Government figures are also due after the opening bell on new home sales.
Dow Jones industrial average futures fell 38, or 0.30 percent, to 12,477. Standard & Poor's 500 index futures fell 4.30, or 0.32 percent, to 1,347.10, while Nasdaq 100 index futures fell 4.80, or 0.26 percent, to 1,821.20.
Bond prices rose. The yield on the benchmark 10-year Treasury note, which moves opposite its price, fell to 3.50 percent from 3.51 percent late Tuesday. The dollar was mixed against other major currencies, while gold prices rose.

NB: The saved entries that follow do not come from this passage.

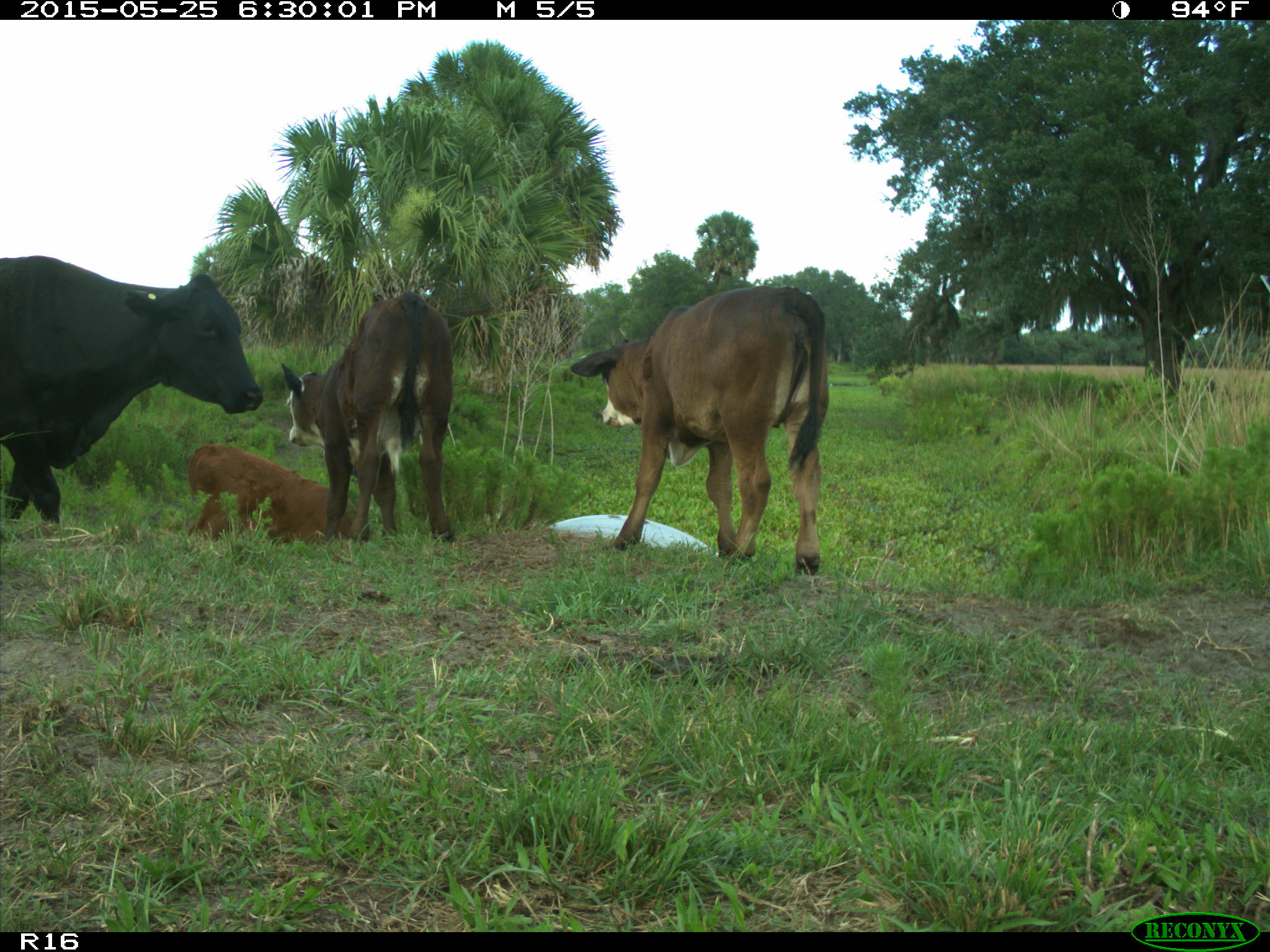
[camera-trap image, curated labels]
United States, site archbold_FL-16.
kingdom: Animalia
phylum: Chordata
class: Mammalia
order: Artiodactyla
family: Bovidae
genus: Bos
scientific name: Bos taurus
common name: domestic cow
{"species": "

Light, sweet crude rose $1.01 to $102.23 in premarket electronic trading on the New York Mercantile Exchange.
Corporate news appeared to weigh on some investors. Private equity firms leading a $19.5 billion buyout of Clear Channel Communications Inc. were having difficulty reaching terms with the banks committed to financing the deal and the plan was close to collapse, according to a report by The Wall Street Journal.
In other corporate news, Motorola Inc. said it plans to split its troubled handset business from other operations, creating two separate, publicly traded companies.
Electronic parts manufacturer Jabil Circuit Inc. posted a fiscal second-quarter loss and warned its third-quarter results will fall short of Wall Street's expectations.
Overseas, Japan's Nikkei stock average fell 0.30 percent. In morning trading, Britain's FTSE 100 fell 0.48 percent, Germany's DAX index fell 0.41 percent, and France's CAC-40 was off 0.62 percent.